------ EXERCISE TEXT

Julia Threads vs BLAS threads

juthohaegeman · February 8, 2018, 12:30am

I am experimenting with Julia’s (experimental) multithreading feature recently and like the results so far. One of the problems I need to deal with, involves the multiplication of several pairs (say in the order 5 to 50) of matrices, whose size is average (say linear size in the order 10 - 1000). For that problem, there can be a competition between either using Julia threads (to loop over the different pairs) versus using multithreaded matrix multiplication provided by BLAS, and it will depend on the specific problem case (number of pairs and size of the matrices involved) which is most advantageous.

However, it seems that using BLAS.set_num_threads(n) is

very inflexible (e.g. how to obtain the current or default number of threads?)
very slow (order 350 microseconds, which is much more than the time required to e.g. multiply 100 x 100 matrices).

------------

■ **TASK 1**
Translate this sentence from the forum post on Julia and BLAS threads into French: "I am experimenting with Julia’s (experimental) multithreading feature recently and like the results so far."
■ **TASK 2**
Answer these questions from the forum post on Julia and BLAS threads:
(a) In what order is the number of matrix pairs to be multiplied?
(b) In what order is the linear size of those matrices?
(c) About how long does a call to BLAS.set_num_threads(n) take?
■ **TASK 3**
Resume the forum post on Julia and BLAS threads after its final line, keeping the author's voice and topic.
The entries are separate material and have no connection to the forum post on Julia and BLAS threads.

------ PROVIDED RECORDS

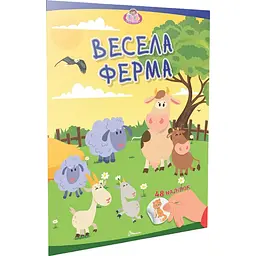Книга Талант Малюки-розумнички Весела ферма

------------
------ PROVIDED RECORDS

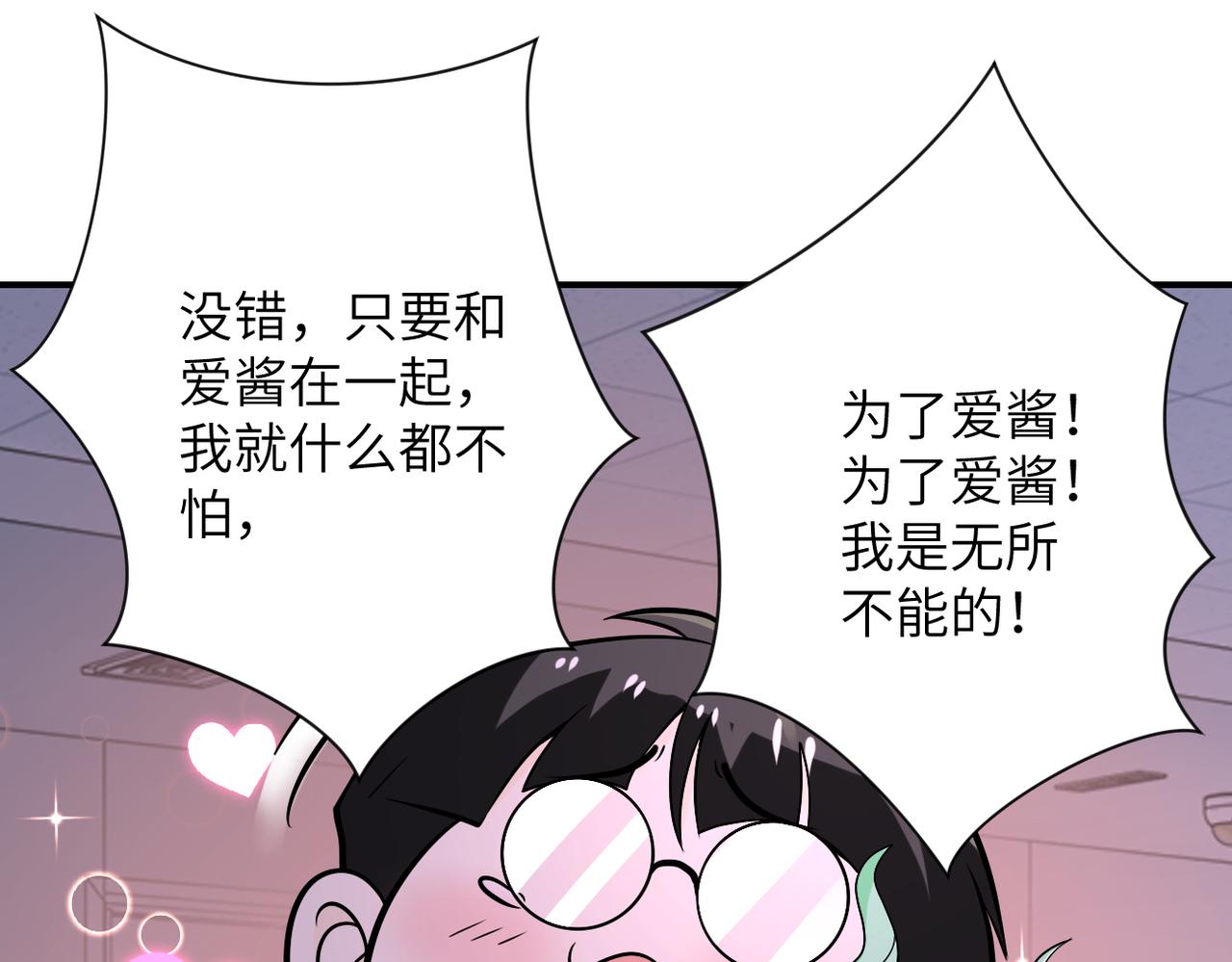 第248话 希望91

------------

■ **EXPECTED ANSWER 1**
J’expérimente depuis peu la fonctionnalité (expérimentale) de multithreading de Julia et les résultats me plaisent jusqu’à présent.

■ **EXPECTED ANSWER 2**
(a) In the order of 5 to 50 pairs.
(b) In the order of 10 to 1000.
(c) In the order of 350 microseconds.

■ **EXPECTED ANSWER 3**
So it’s not a feasible solution to just modify the number of BLAS threads depending on a quick analysis of the specific case, as that operation itself would take all the time.

As an alternative, I started experimenting with just using BLAS.set_num_threads(1) in the beginning of my script/module, and then using my own multithreaded matrix multiplication

function mymul!(C,A,B)
       (m,n) = size(C)
       mhalf = m>>1
       nhalf = n>>1
       mrange = (1:mhalf,1:mhalf,(mhalf+1):m,(mhalf+1):m)
       nrange = (1:nhalf,(nhalf+1):n,1:nhalf,(nhalf+1):n)
       Threads.@threads for i = 1:4
           mul!(view(C,mrange[i],nrange[i]),view(A,mrange[i],:),view(B,:,nrange[i]))
       end
       return C
end

(here specifically for square matrices and 4 threads, but a slightly more generic strategy can easily be written)

This seems to work surprisingly well, i.e. there is no noticeable difference with the multithreading provided by BLAS. But the advantage is that, if mymul! is called from withing a threaded loop, then it will in itself automatically run single-threaded.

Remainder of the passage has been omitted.